Ao contrário de Dublin, na Irlanda, ou Riad, na
Arábia Saudita, onde as obras pararam com arranha-céus construídos pela metade e
guindastes imóveis tomam conta do horizonte, Oslo permanece com um ar de
modéstia que lembra muito mais um vilarejo pesqueiro do que uma capital do
Ocidente. Um recém-inaugurado teatro de ópera de US$ 800 milhões é um dos poucos
sinais de opulência.

A maioria dos bancos noruegueses, diz Arne J.
Isachsen, economista da Escola Norueguesa de Administração, continuam saudáveis
e prudentes ao conceder empréstimos. Os bancos representam apenas 2% da economia
e a fiscalização pública rígida sobre suas práticas de empréstimo evitaram que
eles assumissem o mesmo risco que derrubou as instituições bancárias da vizinha
Islândia.
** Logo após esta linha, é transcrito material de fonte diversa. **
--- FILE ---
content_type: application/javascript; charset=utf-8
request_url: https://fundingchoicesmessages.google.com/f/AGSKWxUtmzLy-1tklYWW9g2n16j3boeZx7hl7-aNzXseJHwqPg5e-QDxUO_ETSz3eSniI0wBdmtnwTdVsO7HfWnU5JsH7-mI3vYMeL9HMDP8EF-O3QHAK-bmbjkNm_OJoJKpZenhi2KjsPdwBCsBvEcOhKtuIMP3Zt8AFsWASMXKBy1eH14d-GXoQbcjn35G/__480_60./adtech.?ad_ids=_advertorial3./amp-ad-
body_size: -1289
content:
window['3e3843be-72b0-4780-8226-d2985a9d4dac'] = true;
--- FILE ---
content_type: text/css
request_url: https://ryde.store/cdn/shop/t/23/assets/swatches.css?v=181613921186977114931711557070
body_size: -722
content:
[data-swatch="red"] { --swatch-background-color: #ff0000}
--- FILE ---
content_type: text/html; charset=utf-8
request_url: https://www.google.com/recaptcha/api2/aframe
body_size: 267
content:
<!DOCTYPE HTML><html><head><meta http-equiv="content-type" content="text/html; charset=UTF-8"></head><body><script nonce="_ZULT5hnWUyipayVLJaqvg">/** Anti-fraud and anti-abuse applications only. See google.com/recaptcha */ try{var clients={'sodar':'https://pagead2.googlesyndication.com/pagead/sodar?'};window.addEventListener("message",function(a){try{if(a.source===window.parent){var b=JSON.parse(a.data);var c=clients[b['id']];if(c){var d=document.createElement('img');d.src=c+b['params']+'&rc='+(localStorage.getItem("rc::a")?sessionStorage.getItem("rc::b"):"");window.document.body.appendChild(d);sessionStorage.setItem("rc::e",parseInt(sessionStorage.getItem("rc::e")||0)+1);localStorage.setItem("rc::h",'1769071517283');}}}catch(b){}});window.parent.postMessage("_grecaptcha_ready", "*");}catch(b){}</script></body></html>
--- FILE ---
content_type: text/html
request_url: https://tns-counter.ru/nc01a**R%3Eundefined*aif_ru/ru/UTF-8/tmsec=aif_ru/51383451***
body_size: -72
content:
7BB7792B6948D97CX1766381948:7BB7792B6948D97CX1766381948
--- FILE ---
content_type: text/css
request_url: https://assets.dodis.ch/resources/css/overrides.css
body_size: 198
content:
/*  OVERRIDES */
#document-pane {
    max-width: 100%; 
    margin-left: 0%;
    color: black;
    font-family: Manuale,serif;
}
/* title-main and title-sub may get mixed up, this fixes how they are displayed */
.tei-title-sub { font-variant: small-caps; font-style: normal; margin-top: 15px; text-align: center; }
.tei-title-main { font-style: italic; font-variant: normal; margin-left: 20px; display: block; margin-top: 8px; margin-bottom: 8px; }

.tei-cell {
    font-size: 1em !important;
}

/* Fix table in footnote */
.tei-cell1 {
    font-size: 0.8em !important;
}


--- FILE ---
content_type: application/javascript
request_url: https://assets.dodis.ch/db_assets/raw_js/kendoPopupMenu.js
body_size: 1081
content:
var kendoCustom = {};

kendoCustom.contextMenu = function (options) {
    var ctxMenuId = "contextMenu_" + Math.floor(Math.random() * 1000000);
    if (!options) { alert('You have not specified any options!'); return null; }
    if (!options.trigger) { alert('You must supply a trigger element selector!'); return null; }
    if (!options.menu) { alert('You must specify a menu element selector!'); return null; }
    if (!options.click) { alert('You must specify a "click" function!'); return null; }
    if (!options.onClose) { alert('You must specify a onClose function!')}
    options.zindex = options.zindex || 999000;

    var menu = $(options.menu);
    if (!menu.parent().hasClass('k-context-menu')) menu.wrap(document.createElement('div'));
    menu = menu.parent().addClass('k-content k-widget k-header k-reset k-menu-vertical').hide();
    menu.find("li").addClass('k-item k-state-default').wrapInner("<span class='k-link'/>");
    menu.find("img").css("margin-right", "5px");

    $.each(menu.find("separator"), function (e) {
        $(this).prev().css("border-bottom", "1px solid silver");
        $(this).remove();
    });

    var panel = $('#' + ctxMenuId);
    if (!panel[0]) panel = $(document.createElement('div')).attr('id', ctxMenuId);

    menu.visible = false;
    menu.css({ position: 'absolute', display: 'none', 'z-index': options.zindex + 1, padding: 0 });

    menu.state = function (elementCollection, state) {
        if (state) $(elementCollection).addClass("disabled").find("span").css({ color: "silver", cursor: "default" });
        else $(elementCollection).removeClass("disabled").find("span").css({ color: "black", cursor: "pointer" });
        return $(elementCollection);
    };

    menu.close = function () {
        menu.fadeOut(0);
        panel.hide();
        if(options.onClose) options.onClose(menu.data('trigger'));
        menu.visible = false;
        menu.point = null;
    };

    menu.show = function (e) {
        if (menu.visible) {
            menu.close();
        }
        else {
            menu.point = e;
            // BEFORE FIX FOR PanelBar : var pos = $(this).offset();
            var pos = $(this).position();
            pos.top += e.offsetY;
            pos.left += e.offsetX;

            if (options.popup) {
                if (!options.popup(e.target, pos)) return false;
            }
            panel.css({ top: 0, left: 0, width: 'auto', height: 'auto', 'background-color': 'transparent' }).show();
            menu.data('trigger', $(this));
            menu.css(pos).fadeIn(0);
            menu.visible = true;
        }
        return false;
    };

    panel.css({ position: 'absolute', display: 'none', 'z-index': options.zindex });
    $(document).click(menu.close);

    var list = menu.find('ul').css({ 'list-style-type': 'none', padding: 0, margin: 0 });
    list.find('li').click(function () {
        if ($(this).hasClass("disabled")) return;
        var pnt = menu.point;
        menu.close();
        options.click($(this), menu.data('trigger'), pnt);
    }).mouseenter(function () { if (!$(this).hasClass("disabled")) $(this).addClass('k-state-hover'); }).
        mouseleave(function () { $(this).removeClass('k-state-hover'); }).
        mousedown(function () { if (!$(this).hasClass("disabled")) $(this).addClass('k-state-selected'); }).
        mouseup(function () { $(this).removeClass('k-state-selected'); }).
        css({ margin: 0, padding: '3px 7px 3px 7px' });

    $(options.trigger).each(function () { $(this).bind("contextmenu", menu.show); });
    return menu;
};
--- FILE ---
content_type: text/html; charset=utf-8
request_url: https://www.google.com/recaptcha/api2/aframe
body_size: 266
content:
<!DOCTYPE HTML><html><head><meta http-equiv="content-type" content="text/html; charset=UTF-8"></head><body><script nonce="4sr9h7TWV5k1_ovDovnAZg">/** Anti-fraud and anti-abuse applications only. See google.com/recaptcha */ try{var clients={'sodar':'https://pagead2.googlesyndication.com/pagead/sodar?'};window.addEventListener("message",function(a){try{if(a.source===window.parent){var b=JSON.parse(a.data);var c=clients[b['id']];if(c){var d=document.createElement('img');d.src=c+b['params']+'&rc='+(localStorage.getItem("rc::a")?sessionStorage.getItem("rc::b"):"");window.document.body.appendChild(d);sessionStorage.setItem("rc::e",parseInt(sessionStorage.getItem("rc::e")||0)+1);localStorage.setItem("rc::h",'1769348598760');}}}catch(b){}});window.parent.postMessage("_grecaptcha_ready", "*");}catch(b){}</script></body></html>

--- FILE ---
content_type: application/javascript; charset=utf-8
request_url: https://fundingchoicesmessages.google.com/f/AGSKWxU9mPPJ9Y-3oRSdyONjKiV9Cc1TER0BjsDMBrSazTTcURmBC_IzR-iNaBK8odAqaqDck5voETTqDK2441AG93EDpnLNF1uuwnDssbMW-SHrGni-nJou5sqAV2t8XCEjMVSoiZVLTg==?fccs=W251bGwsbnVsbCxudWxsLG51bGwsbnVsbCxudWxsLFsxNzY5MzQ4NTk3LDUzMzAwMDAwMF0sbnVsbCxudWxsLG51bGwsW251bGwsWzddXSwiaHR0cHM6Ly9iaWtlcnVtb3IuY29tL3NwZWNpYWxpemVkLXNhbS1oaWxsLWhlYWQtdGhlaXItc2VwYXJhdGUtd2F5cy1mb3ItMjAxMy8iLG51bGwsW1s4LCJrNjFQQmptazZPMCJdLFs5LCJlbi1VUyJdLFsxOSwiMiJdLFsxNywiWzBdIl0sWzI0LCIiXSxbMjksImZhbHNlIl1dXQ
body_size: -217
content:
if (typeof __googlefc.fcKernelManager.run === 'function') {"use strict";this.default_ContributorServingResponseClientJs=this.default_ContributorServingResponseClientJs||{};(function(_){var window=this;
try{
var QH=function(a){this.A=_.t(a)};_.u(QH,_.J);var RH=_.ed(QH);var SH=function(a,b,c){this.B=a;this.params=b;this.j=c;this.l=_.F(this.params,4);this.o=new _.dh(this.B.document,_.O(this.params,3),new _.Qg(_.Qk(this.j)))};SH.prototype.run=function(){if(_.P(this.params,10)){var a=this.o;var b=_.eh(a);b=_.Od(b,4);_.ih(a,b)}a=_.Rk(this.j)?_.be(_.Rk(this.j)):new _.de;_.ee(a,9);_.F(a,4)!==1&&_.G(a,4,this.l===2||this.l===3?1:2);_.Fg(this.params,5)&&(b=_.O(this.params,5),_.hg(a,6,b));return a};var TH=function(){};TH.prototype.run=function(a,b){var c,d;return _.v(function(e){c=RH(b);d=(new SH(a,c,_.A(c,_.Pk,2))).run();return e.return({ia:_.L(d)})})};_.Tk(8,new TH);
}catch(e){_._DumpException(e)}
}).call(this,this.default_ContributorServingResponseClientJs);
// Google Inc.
Mas eles certamente não fecharam as portas para os empréstimos.
Isachsen, como muitos na Noruega, tem uma segunda casa e uma linha de crédito
aberta no banco que usou recentemente para comprar um barco novo.

Alguns
noruegueses temem que, apesar de uma casa de campo e um barco não chegarem perto
dos excessos cometidos em Nova York ou Londres, a riqueza do petróleo e a
generosidade do Estado tenham corrompido a firme ética de trabalho
norueguesa.

"Esta é a política da troca do petróleo pelo lazer", diz Knut
Anton Mork, economista do Handelsbanken em Oslo. Um estudo recente, diz ele,
descobriu que os noruegueses trabalham menos do que qualquer outro cidadão de
países democráticos industriais.

"Nós nos tornamos complacentes",
acrescentou Mork. "Cada vez se constrói mais casas de veraneio. Temos férias
mais longas do que a maioria, benefícios extremamente generosos e políticas de
licença médica. Algum dia o sonho vai acabar."

Mas esse dia está longe.
Por enquanto, o ar está limpo, há bastante emprego e a ajuda do governo é
onipresente – até para os marginalizados.

Logo na esquina do banco
central da Noruega, por exemplo, Paul Bruum pegava uma seringa cheia de
anfetaminas e a espetava no braço musculoso. As marcas e inflamações entregam
seus muitos anos de usuário de heroína. Ele diz que os US$ 1.500 por mês que
recebe do governo são suficientes para ele se alimentar e comprar
drogas.

Bruun, 32, diz que nunca trabalhou, e admite que não está em
posição de procurar emprego. "Eu não culpo ninguém", diz ele. "O governo
norueguês me sustenta da melhor forma que pode".

Para a ministra
Halvorsen, até o lado ruim do sonho norueguês parece muito bom comparado aos
pesadelos econômicos no resto do mundo.

"Como socialista, sempre disse
que o mercado não é capaz de regular a si mesmo", disse ela. "Mas até eu fiquei
surpresa com o tamanho do fracasso".